Researchers recruited 120 participants (50% male; average age = 39 years) from three Dutch specialty outpatient clinics for adult ADHD, as well as through media recruitment, physician referral, and a patient support-and-advocacy group. Participants were randomly assigned to either treatment-as-usual (TAU) or treatment-as-usual plus MBCT.
TAU consisted of medication for 59% of participants, while 59% received previous or current psycho-educational/skills training, and 55% received previous or current psychosocial treatment. MBCT was offered in 8 weekly 2.5-hour group sessions and a 6-hour silent retreat.
Modifications were made in the standard MBCT format: the length of meditations gradually increased to 30 minutes, and material relevant to depression was replaced by material relevant to ADHD. There was also greater emphasis on mindfulness in daily life, mindful listening, and mindful speaking. Participants were encouraged to practice at home 6 days a week.
Participants were assessed at baseline, post-treatment, and at 3- and 6-month follow-up using both blind clinician and self-report ratings of ADHD symptoms, as well as self-report measures of executive function, general functioning, emotional and social wellbeing, self-compassion, and mindfulness (using the Five Facet Mindfulness Questionnaire).
At post-treatment, clinicians rated MBCT participants as exhibiting significantly fewer ADHD symptoms (Cohen’s d=.41) than controls. More MBCT participants (31%) were rated as significantly clinically improved than TAU participants (5%). Clinician-rated differences persisted and remained stable through 6-month follow-up.

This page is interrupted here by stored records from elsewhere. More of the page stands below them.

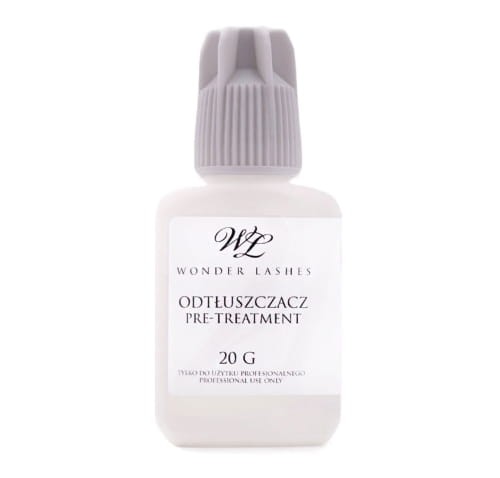 Cleaner do rzęs Wonder Lashes 20ml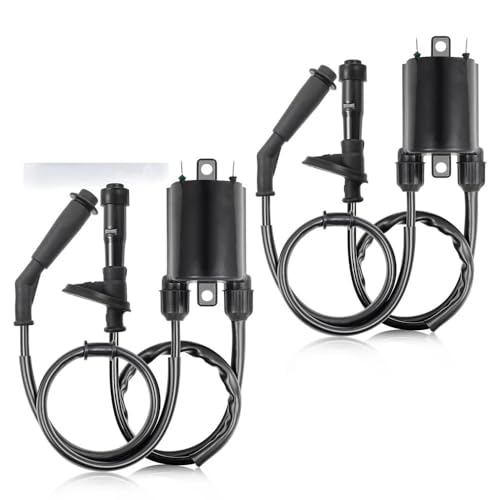 Bobine d'allumage VT600 contre les ratés du moteur VLX 600, pack complet de remplacement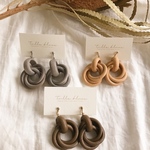  ring ring ring ピアス（natural）
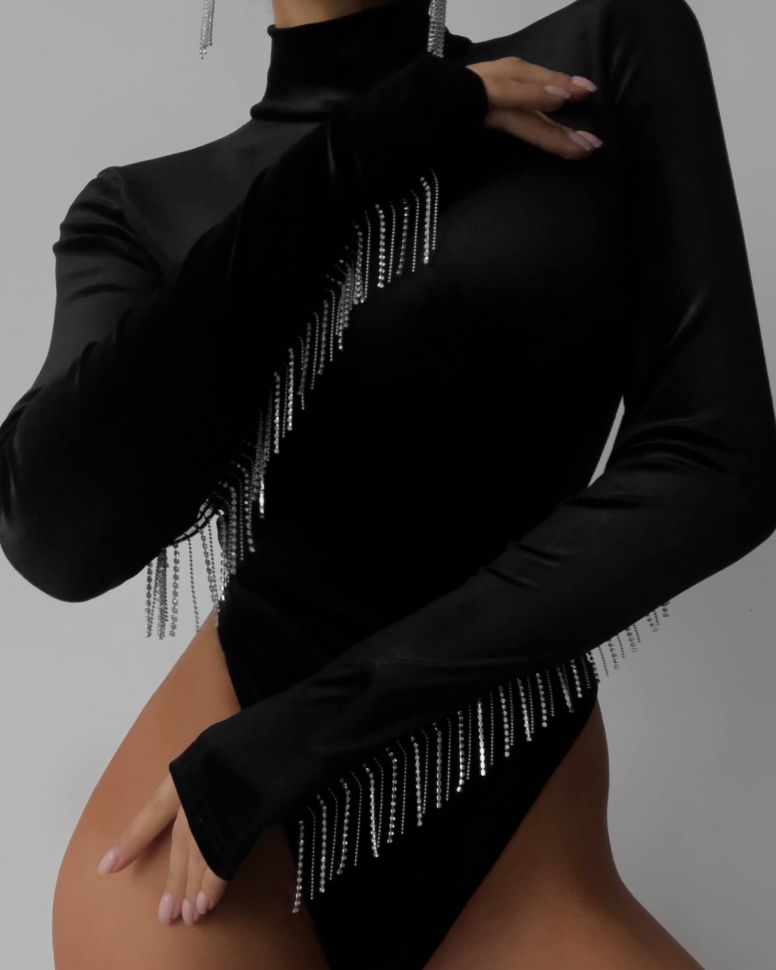 Боді Розмір: 42-44, 46-48 S3689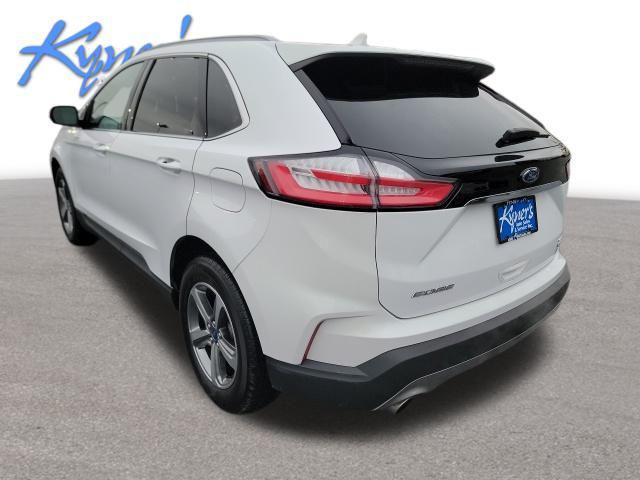 used 2020 Ford Edge car, priced at $19,995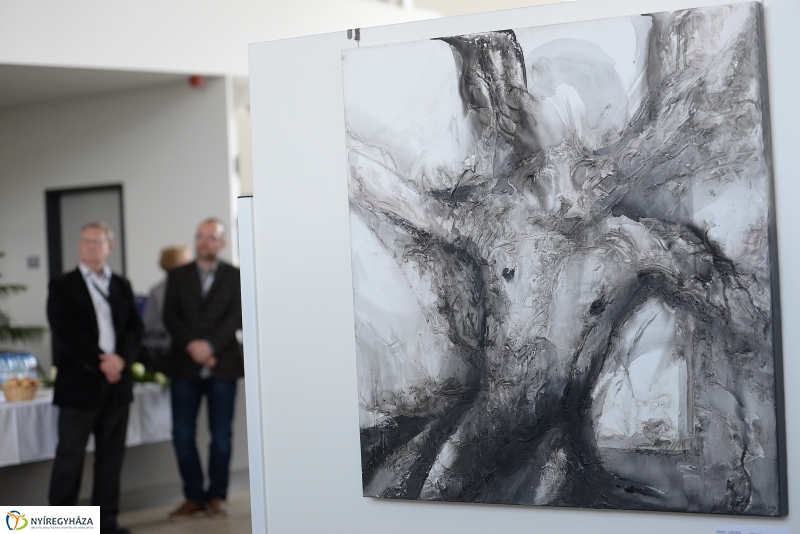 PLEIN-AIR Művésztelep kilállításmegnyitó a VMKK-ban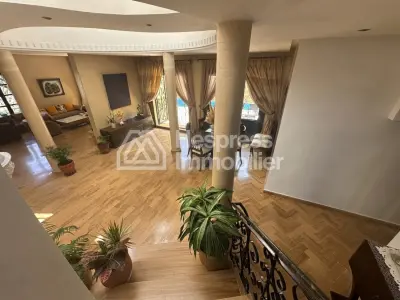 Somptueuse villa à vendre à californie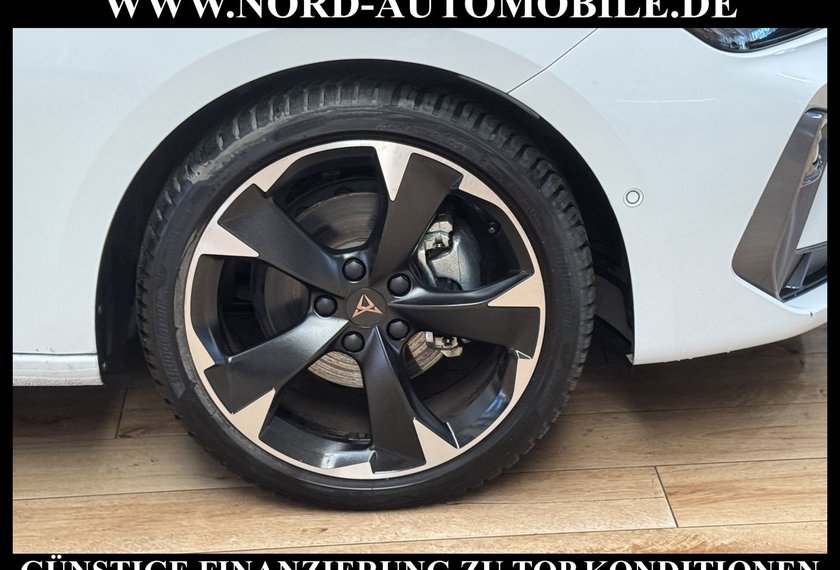 Cupra Leon Leon SP 1.5 eTSI DSG Navi/LED/18/Kamera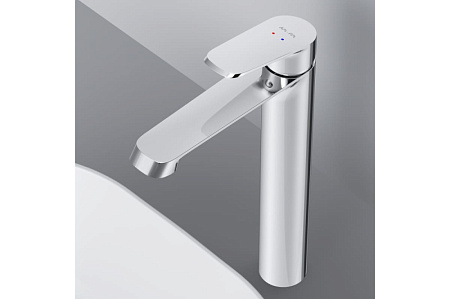 Смеситель Am.Pm Func F8F92000 для раковины хром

On self-report measures, MBCT participants showed significantly greater improvements in ADHD symptoms (d=.37), mindfulness (d = .36), self-compassion (d=.42) and emotional and social wellbeing (d=.32) than controls. Between group differences in self-rated ADHD symptoms increased over time, with Cohen’s d increasing to .79 at 6-months. MBCT group executive functioning improved from post-treatment to 6-month follow-up, first becoming statistically significant at 6 months (d=.49).
The study shows adjunctive MBCT alleviates both clinician-rated and self-rated ADHD symptoms and improves self-rated mindfulness, self-compassion and emotional and social wellbeing in adults with effects lasting up to 6 months.
The study is limited by its use of a TAU control rather than an active control because of the possible variations in TAU between treatments, as well as the lack of control for extra attention received by the MBCT group.
Janssen, L., Kan, C. C., Carpentier, P. J., Sizoo, B., Hepark, S., Schellekens, M. P., . . . Speckens, A. E. (2018). Mindfulness-based cognitive therapy v. Treatment as usual in adults with ADHD: A multicentre, single-blind, randomised controlled trial. Psychological Medicine.